## [INFORMATION PROVIDED]
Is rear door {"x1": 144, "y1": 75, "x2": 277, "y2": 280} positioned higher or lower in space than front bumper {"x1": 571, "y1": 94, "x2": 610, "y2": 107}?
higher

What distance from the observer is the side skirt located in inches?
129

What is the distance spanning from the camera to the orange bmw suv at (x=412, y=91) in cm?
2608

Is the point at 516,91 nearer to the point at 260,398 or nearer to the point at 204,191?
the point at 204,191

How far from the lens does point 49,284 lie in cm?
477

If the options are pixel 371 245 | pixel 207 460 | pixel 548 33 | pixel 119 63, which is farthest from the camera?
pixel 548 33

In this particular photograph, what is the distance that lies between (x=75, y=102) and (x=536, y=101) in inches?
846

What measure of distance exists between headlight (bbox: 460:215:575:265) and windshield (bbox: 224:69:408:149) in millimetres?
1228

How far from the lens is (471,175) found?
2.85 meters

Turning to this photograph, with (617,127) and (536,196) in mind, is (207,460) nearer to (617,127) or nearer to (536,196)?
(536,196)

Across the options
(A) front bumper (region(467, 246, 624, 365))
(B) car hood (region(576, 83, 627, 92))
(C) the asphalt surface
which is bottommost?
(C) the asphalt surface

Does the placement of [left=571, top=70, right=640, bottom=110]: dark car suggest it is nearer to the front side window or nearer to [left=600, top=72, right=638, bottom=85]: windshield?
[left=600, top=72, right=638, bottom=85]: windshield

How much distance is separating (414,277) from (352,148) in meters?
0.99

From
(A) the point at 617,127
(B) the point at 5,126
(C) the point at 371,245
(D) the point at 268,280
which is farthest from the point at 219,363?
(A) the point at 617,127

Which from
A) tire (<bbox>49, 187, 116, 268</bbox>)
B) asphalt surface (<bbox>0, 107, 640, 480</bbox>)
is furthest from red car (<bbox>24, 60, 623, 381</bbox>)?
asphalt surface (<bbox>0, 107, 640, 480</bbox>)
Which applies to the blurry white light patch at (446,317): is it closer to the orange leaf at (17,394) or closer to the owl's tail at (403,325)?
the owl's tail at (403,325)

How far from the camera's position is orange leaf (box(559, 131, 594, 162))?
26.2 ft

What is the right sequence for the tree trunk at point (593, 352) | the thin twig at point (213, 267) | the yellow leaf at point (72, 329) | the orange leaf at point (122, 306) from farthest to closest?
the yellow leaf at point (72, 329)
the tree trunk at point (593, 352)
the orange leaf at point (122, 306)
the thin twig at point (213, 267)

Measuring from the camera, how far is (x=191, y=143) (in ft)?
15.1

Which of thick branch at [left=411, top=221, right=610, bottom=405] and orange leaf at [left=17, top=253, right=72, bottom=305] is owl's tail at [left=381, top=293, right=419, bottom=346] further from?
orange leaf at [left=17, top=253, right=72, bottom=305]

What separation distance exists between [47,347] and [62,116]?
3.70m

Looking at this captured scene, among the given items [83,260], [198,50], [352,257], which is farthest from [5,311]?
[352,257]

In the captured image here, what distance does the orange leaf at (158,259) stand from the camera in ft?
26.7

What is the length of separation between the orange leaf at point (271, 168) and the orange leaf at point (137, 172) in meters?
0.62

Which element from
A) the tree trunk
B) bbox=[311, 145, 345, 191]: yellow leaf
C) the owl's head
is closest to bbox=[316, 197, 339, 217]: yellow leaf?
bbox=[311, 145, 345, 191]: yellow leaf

## [TASK DIRECTIONS]
All of the lines above must be returned exactly.

## [ANSWER TO THIS EXERCISE]
Is rear door {"x1": 144, "y1": 75, "x2": 277, "y2": 280} positioned higher or lower in space than front bumper {"x1": 571, "y1": 94, "x2": 610, "y2": 107}?
higher

What distance from the observer is the side skirt located in inches?
129

What is the distance spanning from the camera to the orange bmw suv at (x=412, y=91) in cm?
2608

Is the point at 516,91 nearer to the point at 260,398 or nearer to the point at 204,191?
the point at 204,191

How far from the lens does point 49,284 lie in cm?
477

If the options are pixel 371 245 | pixel 207 460 | pixel 548 33 | pixel 119 63, which is farthest from the camera?
pixel 548 33

In this particular photograph, what is the distance that lies between (x=75, y=102) and (x=536, y=101) in inches?
846

What measure of distance exists between headlight (bbox: 460:215:575:265) and windshield (bbox: 224:69:408:149) in millimetres?
1228

How far from the lens is (471,175) found?
2.85 meters

Turning to this photograph, with (617,127) and (536,196) in mind, is (207,460) nearer to (617,127) or nearer to (536,196)?
(536,196)

Across the options
(A) front bumper (region(467, 246, 624, 365))
(B) car hood (region(576, 83, 627, 92))
(C) the asphalt surface
which is bottommost?
(C) the asphalt surface

Does the placement of [left=571, top=70, right=640, bottom=110]: dark car suggest it is nearer to the front side window or nearer to [left=600, top=72, right=638, bottom=85]: windshield?
[left=600, top=72, right=638, bottom=85]: windshield

How much distance is separating (414,277) from (352,148) in meters?
0.99

From
(A) the point at 617,127
(B) the point at 5,126
(C) the point at 371,245
(D) the point at 268,280
which is farthest from the point at 219,363?
(A) the point at 617,127

Which from
A) tire (<bbox>49, 187, 116, 268</bbox>)
B) asphalt surface (<bbox>0, 107, 640, 480</bbox>)
is furthest from red car (<bbox>24, 60, 623, 381</bbox>)?
asphalt surface (<bbox>0, 107, 640, 480</bbox>)
Which applies to the blurry white light patch at (446,317): is it closer to the orange leaf at (17,394) or closer to the owl's tail at (403,325)?
the owl's tail at (403,325)

How far from the camera's position is orange leaf (box(559, 131, 594, 162))?
26.2 ft

What is the right sequence for the tree trunk at point (593, 352) | the thin twig at point (213, 267) | the yellow leaf at point (72, 329) | the orange leaf at point (122, 306) from farthest to closest?
the yellow leaf at point (72, 329)
the tree trunk at point (593, 352)
the orange leaf at point (122, 306)
the thin twig at point (213, 267)

Measuring from the camera, how far is (x=191, y=143) (in ft)?
15.1

Which of thick branch at [left=411, top=221, right=610, bottom=405] and orange leaf at [left=17, top=253, right=72, bottom=305] is owl's tail at [left=381, top=293, right=419, bottom=346] further from?
orange leaf at [left=17, top=253, right=72, bottom=305]

What separation distance exists between [47,347] and [62,116]?
3.70m

Looking at this captured scene, among the given items [83,260], [198,50], [352,257], which is farthest from [5,311]?
[352,257]

In the captured image here, what distance does the orange leaf at (158,259) stand from the camera in ft?
26.7

What is the length of separation between the orange leaf at point (271, 168) and the orange leaf at point (137, 172) in meters?
0.62

Which element from
A) the tree trunk
B) bbox=[311, 145, 345, 191]: yellow leaf
C) the owl's head
is closest to bbox=[316, 197, 339, 217]: yellow leaf?
bbox=[311, 145, 345, 191]: yellow leaf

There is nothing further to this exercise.